=== Objectifs ===
A – Relevez dans le texte sur le dépôt archéologique de Gaza tous les nombres écrits en chiffres, chacun accompagné du mot qui le suit.
B – Répondez à ces questions d'après le texte sur le dépôt archéologique de Gaza :
(i) Quel jour l'armée israélienne envoie-t-elle le SMS aux résidents de la tour ?
(ii) Dans quel quartier se situe la tour Kawthar ?
(iii) À quel niveau de la tour le dépôt archéologique est-il conservé ?
C – Les affirmations suivantes concordent-elles avec le texte sur le dépôt archéologique de Gaza ? Répondez par oui ou par non et citez les mots qui le prouvent.
(i) La tour Kawthar était encore habitée au moment de l'envoi du SMS.
(ii) L'EBAF se trouve dans le couvent dominicain Saint-Etienne.
(iii) Le SMS accordait une heure aux résidents pour partir.

=== Extrait du texte ===
------

Au moment où son patrimoine plurimillénaire se retrouve sous les bombes, la plus grande collection d’artefacts de la bande de Gaza vient de réchapper en urgence à la destruction.
« Vous avez 30 minutes pour partir ! On va bombarder la tour, elle va être détruite ». Mercredi 10 septembre, au sixième jour de son offensive sur Gaza-City, alors qu’elle poursuit sa démolition des bâtiments les plus hauts de la ville, l’armée israélienne envoie ce SMS aux résidents de la tour Kawthar, dans le quartier de Rimal. L’endroit est désert, déjà vidé de ses habitants. Mais il renferme en son sein un trésor. Aussitôt, un vent de panique souffle de Gaza jusqu’à Jérusalem. Car c’est là, non loin des murailles de la Vieille Ville, dans le couvent dominicain Saint-Etienne, que se trouve l’école biblique et archéologique française (EBAF). L’Institution a sous sa responsabilité le tout dernier dépôt archéologique de Gaza, précieusement conservé au rez-de-chaussée de la fameuse tour de 13 étages.

------

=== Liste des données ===
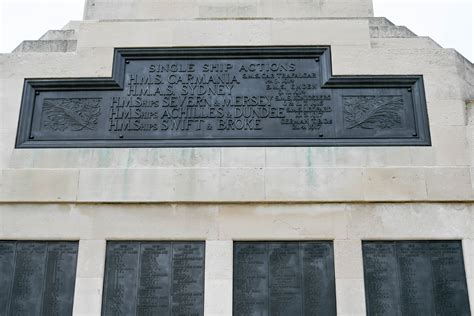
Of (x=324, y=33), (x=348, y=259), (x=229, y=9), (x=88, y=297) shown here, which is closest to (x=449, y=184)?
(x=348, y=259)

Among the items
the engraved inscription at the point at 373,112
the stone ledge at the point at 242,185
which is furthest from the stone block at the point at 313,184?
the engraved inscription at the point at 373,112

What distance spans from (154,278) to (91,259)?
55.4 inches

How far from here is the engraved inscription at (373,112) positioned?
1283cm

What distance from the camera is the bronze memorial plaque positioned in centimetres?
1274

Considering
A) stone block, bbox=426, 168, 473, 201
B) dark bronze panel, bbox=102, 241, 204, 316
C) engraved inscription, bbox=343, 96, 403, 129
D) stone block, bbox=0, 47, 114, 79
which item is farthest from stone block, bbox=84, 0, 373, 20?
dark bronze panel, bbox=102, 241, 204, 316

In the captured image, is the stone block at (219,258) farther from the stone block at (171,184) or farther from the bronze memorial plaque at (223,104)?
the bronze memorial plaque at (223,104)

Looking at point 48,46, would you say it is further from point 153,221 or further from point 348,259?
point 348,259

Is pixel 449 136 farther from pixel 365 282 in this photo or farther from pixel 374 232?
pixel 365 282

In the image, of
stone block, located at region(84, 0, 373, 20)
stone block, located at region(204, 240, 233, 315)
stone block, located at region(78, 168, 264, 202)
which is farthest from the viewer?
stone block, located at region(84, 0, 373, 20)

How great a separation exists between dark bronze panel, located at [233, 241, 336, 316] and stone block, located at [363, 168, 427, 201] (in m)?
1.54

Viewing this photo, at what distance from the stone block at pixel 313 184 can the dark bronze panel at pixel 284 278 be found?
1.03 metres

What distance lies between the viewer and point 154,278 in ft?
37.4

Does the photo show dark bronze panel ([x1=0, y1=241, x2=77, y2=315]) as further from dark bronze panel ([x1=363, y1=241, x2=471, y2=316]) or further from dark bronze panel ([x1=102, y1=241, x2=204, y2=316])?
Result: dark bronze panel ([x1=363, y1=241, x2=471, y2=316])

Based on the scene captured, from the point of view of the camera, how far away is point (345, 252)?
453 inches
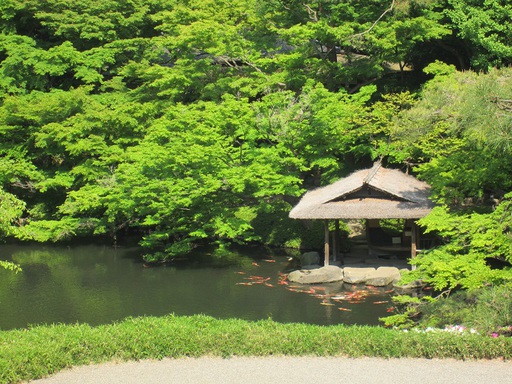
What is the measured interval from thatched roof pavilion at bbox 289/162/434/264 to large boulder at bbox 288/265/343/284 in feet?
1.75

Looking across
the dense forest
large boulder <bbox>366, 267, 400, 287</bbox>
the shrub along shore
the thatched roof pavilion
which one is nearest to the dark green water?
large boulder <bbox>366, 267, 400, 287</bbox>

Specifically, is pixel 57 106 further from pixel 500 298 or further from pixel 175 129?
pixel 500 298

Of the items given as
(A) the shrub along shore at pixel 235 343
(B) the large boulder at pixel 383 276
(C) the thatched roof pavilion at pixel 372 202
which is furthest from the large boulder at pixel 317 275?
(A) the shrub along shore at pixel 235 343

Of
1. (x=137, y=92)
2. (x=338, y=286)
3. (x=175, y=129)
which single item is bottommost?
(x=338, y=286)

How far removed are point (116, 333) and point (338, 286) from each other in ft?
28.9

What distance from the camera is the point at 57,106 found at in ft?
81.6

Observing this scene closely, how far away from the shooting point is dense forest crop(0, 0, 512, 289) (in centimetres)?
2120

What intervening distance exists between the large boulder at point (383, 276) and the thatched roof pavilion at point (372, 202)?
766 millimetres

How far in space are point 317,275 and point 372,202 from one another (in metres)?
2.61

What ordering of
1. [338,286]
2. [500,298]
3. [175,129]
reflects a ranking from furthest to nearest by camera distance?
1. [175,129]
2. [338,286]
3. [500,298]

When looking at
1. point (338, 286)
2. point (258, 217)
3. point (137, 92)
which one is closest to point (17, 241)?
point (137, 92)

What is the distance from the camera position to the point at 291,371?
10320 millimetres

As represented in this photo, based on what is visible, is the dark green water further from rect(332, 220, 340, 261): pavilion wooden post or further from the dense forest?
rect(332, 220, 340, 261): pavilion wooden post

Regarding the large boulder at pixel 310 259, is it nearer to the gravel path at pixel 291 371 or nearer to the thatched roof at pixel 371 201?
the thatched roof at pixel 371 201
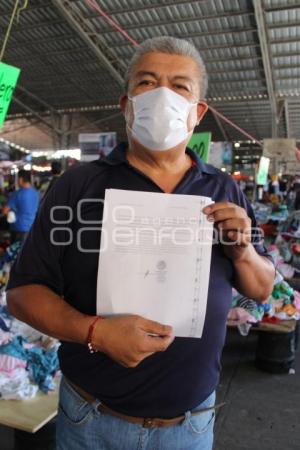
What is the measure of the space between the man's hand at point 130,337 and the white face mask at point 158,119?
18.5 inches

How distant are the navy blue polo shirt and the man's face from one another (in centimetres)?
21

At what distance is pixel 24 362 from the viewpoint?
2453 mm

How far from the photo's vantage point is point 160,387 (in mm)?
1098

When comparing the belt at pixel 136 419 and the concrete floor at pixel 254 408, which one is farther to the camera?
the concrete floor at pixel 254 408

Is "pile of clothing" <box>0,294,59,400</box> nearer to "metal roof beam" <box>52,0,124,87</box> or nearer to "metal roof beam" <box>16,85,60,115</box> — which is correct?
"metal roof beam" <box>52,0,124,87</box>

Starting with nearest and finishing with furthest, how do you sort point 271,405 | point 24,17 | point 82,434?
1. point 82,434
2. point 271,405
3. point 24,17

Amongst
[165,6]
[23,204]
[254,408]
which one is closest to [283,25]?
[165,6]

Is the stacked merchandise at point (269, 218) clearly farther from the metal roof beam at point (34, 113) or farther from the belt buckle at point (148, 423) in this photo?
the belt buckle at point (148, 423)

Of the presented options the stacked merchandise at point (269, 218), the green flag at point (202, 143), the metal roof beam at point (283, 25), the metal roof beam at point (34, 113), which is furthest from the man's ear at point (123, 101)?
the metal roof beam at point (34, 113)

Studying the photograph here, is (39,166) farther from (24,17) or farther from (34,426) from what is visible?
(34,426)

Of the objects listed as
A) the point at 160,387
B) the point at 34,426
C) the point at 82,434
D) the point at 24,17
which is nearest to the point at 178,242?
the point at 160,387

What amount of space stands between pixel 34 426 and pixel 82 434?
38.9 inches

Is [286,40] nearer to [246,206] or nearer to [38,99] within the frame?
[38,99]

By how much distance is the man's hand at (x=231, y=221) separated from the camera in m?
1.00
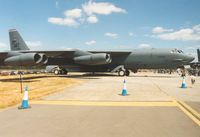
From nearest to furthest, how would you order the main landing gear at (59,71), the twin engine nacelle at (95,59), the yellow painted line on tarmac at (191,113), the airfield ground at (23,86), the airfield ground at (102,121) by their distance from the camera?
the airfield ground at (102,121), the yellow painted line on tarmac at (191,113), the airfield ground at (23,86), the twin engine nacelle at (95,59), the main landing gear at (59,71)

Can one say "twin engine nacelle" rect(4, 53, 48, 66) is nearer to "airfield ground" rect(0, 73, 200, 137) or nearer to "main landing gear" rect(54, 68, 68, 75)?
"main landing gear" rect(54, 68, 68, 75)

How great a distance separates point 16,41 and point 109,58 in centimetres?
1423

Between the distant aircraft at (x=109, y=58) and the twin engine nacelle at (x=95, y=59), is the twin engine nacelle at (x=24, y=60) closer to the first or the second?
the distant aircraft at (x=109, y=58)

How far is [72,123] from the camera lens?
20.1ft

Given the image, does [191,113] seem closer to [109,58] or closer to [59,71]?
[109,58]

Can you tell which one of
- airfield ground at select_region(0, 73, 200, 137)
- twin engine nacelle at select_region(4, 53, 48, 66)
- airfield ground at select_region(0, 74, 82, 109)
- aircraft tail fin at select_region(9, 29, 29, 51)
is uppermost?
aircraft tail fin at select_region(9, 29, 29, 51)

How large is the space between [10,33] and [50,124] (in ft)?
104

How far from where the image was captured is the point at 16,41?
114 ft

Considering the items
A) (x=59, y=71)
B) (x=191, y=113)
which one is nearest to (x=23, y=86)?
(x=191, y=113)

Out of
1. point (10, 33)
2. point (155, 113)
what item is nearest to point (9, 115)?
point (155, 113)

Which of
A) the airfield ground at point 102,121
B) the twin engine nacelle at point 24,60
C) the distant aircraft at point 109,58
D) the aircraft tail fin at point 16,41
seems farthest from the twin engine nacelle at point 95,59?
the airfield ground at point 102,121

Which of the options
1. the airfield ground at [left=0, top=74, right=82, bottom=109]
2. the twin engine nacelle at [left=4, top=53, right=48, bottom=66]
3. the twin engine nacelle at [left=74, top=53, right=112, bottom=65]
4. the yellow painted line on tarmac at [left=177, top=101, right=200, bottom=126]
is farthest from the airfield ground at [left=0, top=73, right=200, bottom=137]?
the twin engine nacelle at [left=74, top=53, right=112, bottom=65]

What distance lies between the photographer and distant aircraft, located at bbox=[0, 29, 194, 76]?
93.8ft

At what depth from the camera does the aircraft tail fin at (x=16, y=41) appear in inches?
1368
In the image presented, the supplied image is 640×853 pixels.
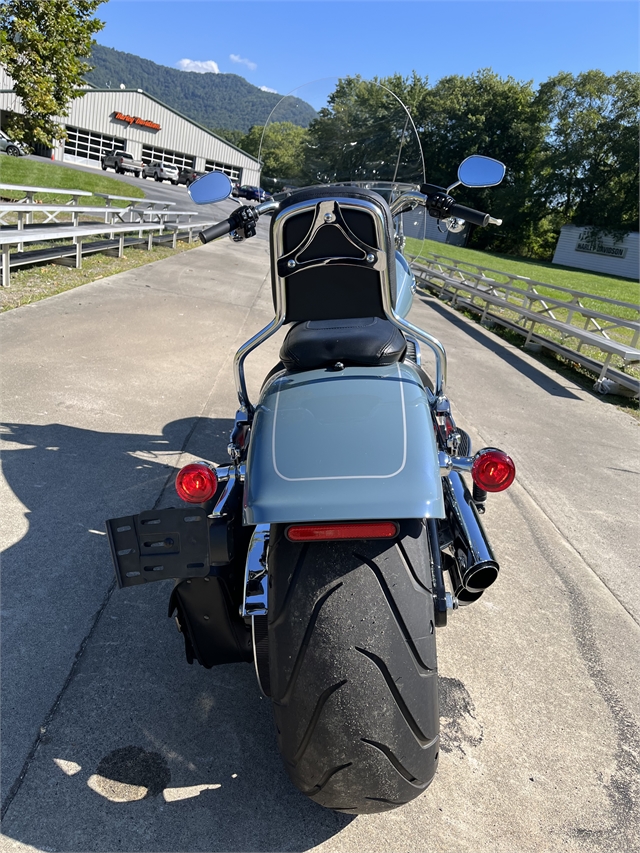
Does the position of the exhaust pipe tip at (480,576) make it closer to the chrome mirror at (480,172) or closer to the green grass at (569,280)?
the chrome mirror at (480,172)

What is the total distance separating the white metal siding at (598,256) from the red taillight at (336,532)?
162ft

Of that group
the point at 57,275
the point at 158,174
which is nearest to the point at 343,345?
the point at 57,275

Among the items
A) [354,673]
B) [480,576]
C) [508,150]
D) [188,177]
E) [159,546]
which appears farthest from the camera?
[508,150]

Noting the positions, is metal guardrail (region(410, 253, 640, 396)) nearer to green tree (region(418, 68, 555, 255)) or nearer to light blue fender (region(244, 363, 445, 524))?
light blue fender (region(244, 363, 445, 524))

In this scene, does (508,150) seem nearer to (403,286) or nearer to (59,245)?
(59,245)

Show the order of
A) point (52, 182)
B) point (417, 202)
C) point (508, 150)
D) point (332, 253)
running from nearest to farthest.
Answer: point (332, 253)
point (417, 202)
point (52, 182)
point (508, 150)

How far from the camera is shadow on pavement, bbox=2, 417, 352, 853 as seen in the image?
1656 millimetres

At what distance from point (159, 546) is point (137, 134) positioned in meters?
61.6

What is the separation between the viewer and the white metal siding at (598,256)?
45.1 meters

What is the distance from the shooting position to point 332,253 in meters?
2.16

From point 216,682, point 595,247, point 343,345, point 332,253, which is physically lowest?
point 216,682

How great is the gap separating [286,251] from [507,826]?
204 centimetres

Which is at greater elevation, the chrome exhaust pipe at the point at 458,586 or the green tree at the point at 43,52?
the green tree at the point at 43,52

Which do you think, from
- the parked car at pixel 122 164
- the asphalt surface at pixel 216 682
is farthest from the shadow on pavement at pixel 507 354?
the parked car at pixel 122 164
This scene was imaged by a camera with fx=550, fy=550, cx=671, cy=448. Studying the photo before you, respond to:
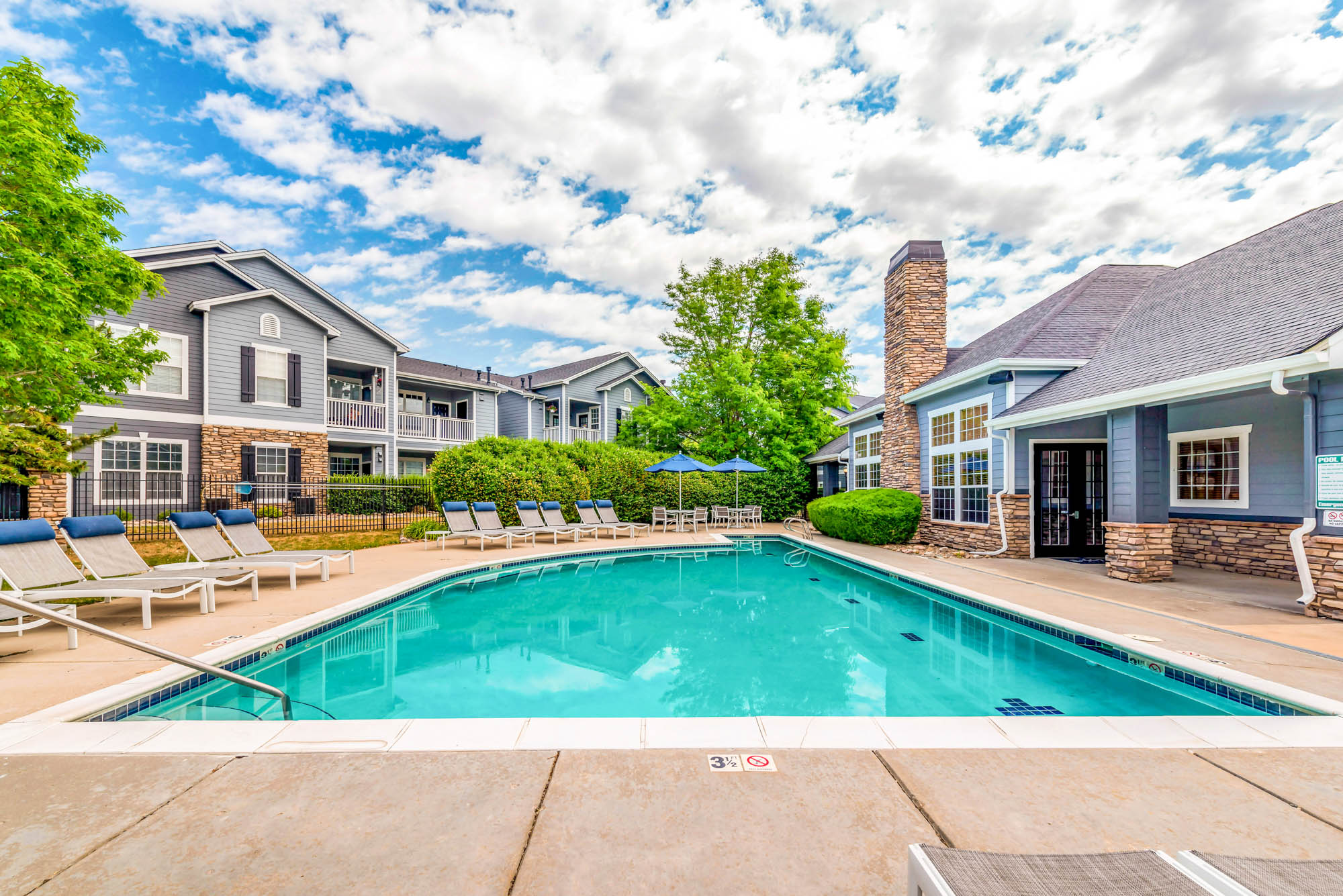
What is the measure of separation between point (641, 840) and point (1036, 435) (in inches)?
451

------

=== Réponses détaillées ===
A –
30 minutes
10 septembre
13 étages

B –
(i) Le mercredi 10 septembre.
(ii) Dans le quartier de Rimal.
(iii) Au rez-de-chaussée.

C –
(i) Non : « L’endroit est désert, déjà vidé de ses habitants. »
(ii) Oui : « dans le couvent dominicain Saint-Etienne, que se trouve l’école biblique et archéologique française (EBAF) »
(iii) Non : « Vous avez 30 minutes pour partir ! »